The Rear Cross Traffic Alert is downright nifty. Radar sensors signal an alert feature that warns of any traffic approaching from the side. “Whether you’re backing out of your driveway, or into a tight parking spot, this feature will help you stay safe and protect your Subaru.”
One safety and security spiff that Dr. J didn’t mention was Subaru’s Starlink communications system.
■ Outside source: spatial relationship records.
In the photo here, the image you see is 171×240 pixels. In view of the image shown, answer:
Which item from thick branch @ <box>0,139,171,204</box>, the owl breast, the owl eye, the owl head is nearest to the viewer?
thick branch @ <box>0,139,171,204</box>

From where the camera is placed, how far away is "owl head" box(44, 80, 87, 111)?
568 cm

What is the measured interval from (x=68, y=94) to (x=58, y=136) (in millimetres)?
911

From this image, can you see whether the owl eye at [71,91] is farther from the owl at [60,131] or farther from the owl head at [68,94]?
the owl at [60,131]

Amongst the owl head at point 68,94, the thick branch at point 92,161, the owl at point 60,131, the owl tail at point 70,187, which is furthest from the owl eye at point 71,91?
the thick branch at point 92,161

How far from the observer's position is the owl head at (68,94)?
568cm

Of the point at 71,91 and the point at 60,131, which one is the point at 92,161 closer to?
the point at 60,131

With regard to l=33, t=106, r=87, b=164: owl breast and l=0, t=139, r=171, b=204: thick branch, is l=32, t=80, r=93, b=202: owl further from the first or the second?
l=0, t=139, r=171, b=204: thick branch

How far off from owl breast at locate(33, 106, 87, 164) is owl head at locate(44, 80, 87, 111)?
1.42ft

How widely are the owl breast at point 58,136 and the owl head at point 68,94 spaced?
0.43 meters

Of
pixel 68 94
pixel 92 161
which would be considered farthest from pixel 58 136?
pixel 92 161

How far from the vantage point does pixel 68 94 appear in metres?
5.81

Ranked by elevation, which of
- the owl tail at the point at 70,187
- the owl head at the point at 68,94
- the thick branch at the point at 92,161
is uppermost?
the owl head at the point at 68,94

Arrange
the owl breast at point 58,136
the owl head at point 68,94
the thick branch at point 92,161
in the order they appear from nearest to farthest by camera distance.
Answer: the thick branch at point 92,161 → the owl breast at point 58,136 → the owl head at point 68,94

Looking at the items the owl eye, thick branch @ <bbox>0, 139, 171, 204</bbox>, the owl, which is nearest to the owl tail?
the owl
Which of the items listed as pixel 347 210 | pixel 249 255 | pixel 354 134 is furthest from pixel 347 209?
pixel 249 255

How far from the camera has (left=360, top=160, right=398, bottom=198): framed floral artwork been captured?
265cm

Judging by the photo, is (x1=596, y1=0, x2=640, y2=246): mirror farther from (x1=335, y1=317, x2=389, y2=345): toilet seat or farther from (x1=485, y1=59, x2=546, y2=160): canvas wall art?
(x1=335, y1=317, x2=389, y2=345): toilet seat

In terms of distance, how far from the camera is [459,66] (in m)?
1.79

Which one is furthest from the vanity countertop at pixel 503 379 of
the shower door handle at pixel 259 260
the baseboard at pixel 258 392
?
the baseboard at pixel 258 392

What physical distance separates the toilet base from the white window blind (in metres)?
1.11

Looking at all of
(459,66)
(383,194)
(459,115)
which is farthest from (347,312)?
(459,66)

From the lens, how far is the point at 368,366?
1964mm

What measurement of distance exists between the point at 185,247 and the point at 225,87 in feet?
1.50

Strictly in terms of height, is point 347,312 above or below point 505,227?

It delivers cloud and app connectivity “into your vehicle and at your fingertips.” Spin up the news, food, weather, music, podcasts, audiobooks, and other multimedia content while driving hands-free.
In addition, Subaru offers on select models its Symmetrical All-Wheel Drive which “seamlessly creates uniform stability and an optimal distribution of power for improved traction in wet, dry, snowy or off-road conditions.”
To top off Subaru’s safety enhancements, some Subarus feature:
- Vehicle Dynamics Control (VDC) and Active Torque Vectoring to stay on your intended path
- Anti-Lock Braking System (ABS) to maintain tractive contact with the road to help prevent wheel lockup
- Electronic Brake-force Distribution (EBD) to automatically optimize the distribution of force applied to both the front and the rear wheels
- Brake Assist system to apply the brakes in an emergency situation
Arriving alive is a reward in and of itself. Kudos to Dr. J for celebrating a fitness goal by rewarding himself with the gift of security and peace-of-mind. And a tip of the hat for sharing his joy over his new set of wheels.